**What the exercise asks:**
Entries follow. Give back exactly the lines starting at the one containing "category: pukeko" and ending at the one containing "A: Bos taurus (domestic cow).", and no other lines.

[Stored items from a collection]

★ ★ ★ ★

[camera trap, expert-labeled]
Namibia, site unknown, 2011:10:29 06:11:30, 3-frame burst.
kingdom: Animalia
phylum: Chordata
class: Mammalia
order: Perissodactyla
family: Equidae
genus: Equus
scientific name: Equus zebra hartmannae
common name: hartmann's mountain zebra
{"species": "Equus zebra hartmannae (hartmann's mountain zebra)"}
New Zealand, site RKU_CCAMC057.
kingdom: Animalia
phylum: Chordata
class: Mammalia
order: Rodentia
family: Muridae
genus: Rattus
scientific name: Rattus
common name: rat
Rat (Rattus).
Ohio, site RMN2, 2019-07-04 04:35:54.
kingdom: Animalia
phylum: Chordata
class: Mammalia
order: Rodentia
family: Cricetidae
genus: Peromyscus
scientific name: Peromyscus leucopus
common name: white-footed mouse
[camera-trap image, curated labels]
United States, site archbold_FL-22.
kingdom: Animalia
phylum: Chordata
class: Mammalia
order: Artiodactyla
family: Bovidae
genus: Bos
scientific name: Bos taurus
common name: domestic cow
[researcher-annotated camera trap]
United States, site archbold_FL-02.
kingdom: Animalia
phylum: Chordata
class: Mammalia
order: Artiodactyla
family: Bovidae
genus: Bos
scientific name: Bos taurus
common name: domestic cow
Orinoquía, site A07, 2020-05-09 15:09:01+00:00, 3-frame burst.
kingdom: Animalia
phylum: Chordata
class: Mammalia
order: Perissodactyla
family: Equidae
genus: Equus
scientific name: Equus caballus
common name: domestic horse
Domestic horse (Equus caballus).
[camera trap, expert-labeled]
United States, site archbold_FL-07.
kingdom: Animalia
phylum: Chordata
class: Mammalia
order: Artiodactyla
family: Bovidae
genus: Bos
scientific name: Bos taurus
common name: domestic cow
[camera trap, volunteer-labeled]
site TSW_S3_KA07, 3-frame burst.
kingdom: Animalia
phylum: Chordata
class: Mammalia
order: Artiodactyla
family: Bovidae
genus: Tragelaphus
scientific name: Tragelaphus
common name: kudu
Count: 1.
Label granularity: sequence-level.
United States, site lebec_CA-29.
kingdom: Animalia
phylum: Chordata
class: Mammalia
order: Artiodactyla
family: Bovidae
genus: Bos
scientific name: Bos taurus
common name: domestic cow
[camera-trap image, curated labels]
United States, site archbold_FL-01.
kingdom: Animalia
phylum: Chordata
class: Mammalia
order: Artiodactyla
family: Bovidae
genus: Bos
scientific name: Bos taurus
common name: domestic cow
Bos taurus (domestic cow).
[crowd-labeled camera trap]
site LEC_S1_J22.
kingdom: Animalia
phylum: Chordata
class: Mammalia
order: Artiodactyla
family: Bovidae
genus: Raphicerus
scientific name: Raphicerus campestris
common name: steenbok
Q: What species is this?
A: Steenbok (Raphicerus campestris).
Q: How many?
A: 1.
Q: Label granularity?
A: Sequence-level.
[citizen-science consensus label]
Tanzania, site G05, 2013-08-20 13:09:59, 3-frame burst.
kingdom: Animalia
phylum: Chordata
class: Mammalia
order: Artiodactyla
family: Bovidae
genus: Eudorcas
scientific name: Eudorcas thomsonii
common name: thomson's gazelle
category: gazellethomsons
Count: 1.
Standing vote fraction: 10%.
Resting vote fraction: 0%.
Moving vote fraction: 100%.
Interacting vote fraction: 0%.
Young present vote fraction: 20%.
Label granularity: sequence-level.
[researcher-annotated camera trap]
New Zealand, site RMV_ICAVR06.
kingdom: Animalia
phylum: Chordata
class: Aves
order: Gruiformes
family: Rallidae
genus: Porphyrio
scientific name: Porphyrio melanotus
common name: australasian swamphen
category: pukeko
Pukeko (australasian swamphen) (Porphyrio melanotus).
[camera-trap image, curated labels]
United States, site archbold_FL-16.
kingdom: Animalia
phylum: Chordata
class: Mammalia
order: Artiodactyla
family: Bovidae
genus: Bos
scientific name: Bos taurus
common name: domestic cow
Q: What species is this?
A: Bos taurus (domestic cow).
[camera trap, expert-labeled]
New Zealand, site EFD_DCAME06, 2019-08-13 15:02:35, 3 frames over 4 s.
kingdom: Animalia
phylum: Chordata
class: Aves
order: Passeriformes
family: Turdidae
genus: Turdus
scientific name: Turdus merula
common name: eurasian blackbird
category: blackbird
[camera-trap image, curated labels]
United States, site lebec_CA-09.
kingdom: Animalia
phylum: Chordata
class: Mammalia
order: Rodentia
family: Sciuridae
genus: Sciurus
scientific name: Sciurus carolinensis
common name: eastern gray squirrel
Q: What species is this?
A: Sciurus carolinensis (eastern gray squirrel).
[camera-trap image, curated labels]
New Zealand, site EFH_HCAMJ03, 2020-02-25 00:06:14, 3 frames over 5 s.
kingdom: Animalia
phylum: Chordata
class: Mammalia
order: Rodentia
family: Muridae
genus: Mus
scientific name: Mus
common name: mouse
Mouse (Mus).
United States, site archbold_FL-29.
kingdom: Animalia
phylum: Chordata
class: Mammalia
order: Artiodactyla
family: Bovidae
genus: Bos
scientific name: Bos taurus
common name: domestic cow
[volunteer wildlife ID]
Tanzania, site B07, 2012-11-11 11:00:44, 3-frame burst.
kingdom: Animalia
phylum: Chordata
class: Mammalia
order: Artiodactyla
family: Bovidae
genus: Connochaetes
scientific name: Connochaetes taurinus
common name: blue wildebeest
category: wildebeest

★ ★ ★ ★

**Output of the exercise:**
category: pukeko
Pukeko (australasian swamphen) (Porphyrio melanotus).
[camera-trap image, curated labels]
United States, site archbold_FL-16.
kingdom: Animalia
phylum: Chordata
class: Mammalia
order: Artiodactyla
family: Bovidae
genus: Bos
scientific name: Bos taurus
common name: domestic cow
Q: What species is this?
A: Bos taurus (domestic cow).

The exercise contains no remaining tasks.